School leaders address local
bomb threats|Officials take steps to educate parents about consequences

Published 11:43 am Tuesday, December 14, 2010

By By BETTY MITCHELL GRAY
betty@wdnweb.com
Contributing Writer

Beaufort County Schools Superintendent Don Phipps said he and other school leaders are tired of bomb threats being made against the local public schools to the point they are taking steps to educate students’ parents of the serious consequences that can befall students who make such threats.
“It’s very disruptive to the educational process,” Phipps said in a recent interview with the Washington Daily News.
In October, Southside High School received four separate bomb threats on consecutive days, leading to the evacuation of the school’s 463 students, faculty and staff following each threat.
Following those threats, Beaufort County Sheriff’s deputies charged three local teenagers in connection with three of those threats. 18-year-old Gregory Latham and 16-year-old Aaron Moore, both of Chocowinity, were charged with felony false bomb report to a public building. Deputies also have charged a 15-year-old with another bomb threat. That person’s name was not released because of his or her age, according to news reports.
Since then, the school system has continued to receive bomb threats — bringing the total of bomb threats received this semester to six — resulting in more threats against the schools in one semester than were previously received in an entire school year, Phipps said.
Despite the fact that no bombs have been found by law-enforcement investigators and each threat was ultimately described as “a hoax,” school administrators have no choice but to treat the incidents as actual threats, Phipps said.
In addition to the evacuation of the school involved in a threat, the principal at the school that is the target of the threat must contact local law-enforcement officials and the superintendent, alerting them to the threat.

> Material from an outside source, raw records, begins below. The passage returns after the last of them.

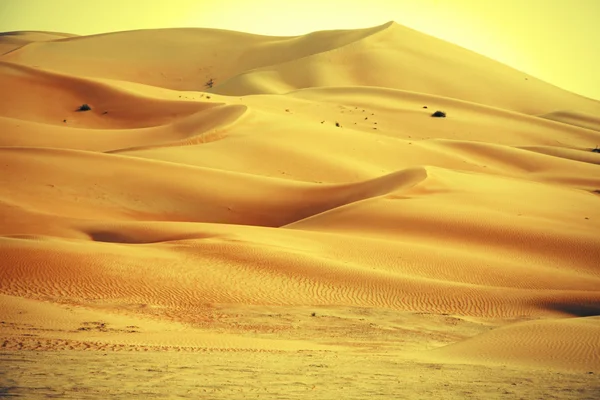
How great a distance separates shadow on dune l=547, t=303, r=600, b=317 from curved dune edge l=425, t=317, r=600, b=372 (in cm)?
251

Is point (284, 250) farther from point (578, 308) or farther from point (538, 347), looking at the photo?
point (538, 347)

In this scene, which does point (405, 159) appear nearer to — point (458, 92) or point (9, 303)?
point (9, 303)

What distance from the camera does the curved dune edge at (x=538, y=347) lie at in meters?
9.43

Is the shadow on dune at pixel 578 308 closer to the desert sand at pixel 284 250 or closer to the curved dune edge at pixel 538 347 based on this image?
the desert sand at pixel 284 250

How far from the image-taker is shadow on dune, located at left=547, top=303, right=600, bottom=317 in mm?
13922

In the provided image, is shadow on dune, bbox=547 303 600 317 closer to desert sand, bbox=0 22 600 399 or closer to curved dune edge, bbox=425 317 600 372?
desert sand, bbox=0 22 600 399

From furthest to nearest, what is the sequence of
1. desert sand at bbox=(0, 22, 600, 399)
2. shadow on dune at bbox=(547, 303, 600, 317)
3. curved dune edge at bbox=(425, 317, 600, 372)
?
shadow on dune at bbox=(547, 303, 600, 317) < curved dune edge at bbox=(425, 317, 600, 372) < desert sand at bbox=(0, 22, 600, 399)

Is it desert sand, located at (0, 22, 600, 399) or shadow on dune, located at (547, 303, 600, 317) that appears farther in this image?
shadow on dune, located at (547, 303, 600, 317)

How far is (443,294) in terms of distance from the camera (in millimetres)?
14781

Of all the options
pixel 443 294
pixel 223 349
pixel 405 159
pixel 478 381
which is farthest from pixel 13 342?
pixel 405 159

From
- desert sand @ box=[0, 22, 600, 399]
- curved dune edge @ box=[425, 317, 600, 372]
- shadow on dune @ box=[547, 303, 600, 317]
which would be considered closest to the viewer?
desert sand @ box=[0, 22, 600, 399]

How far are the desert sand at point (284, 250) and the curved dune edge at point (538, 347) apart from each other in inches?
1.7

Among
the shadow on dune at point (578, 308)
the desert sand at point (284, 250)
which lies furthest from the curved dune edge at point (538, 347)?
the shadow on dune at point (578, 308)

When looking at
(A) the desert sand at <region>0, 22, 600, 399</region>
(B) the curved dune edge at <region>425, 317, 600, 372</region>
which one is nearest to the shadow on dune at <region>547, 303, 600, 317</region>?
(A) the desert sand at <region>0, 22, 600, 399</region>
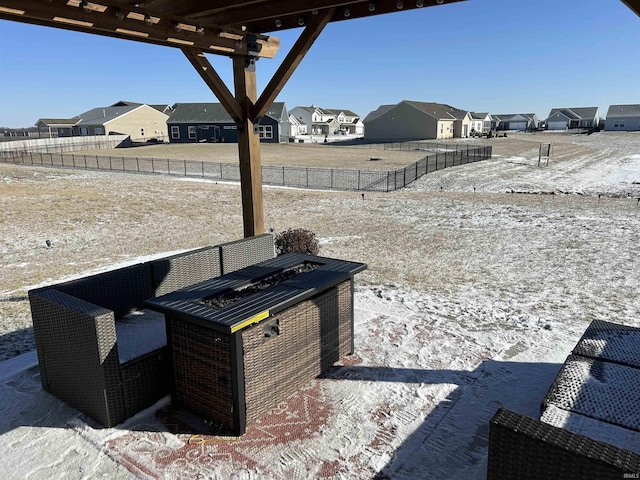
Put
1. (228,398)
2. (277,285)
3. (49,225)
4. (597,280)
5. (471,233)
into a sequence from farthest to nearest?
(49,225)
(471,233)
(597,280)
(277,285)
(228,398)

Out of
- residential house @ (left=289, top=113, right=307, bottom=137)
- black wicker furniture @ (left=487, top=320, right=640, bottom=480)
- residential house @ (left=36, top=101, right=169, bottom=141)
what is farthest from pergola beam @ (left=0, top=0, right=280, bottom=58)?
residential house @ (left=289, top=113, right=307, bottom=137)

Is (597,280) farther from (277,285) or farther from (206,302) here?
(206,302)

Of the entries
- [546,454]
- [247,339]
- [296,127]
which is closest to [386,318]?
[247,339]

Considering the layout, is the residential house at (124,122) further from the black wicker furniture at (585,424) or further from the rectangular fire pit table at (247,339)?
the black wicker furniture at (585,424)

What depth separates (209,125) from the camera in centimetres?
5722

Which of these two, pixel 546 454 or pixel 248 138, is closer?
pixel 546 454

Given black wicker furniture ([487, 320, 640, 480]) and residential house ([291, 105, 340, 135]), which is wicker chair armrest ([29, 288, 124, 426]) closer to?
black wicker furniture ([487, 320, 640, 480])

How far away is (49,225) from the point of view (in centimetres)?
1132

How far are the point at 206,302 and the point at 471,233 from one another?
26.6 feet

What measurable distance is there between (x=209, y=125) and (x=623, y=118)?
6747cm

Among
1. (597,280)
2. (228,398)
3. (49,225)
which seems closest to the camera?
(228,398)

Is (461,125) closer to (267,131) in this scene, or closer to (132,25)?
(267,131)

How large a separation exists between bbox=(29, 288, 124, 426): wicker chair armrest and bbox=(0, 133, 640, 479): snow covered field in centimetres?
17

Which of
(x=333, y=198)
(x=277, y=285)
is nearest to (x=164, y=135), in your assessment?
(x=333, y=198)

Local rescue and fire departments also must respond, he said.
“We take the cautious approach,” Phipps said. “It doesn’t matter how real we think the threat is.”
In an effort to educate parents and students about bomb threats, local schools have sent telephone messages to students’ homes through the school Alert Now system and posted information on the seriousness of bomb threats and the penalties levied against those who issue such threats on the school system’s website.
In 1999, the N.C. General Assembly stiffened penalties for those who make bomb threats against schools and approved holding parents liable for those actions.
When the law passed, then-Gov. James B. Hunt Jr. said North Carolina would have “zero tolerance for anyone who makes threats of violence against our schools.”
The law made it a serious felony for people who make school-related bomb threats, even if they are hoaxes. It also requires an automatic suspension for 365 days for any student who makes a false report or perpetrates a hoax. Parents or legal guardians may be held liable for costs resulting from the disruption or dismissal of school — up to $25,000 for a hoax and up to $50,000 if a bomb is discharged. The law also required the Division of Motor Vehicles to revoke the permit or driver’s license of a person convicted of making a false threat.
The current penalties were proposed by school principals and superintendents following a rash of threats and hoaxes in the wake of the shootings at Columbine High School.
In addition to penalties levied under state law, Beaufort County school students also face disciplinary action under the Student Code of Conduct.
“I just want parents and students to know that there is a punishment to be paid and it’s pretty strict,” Phipps said.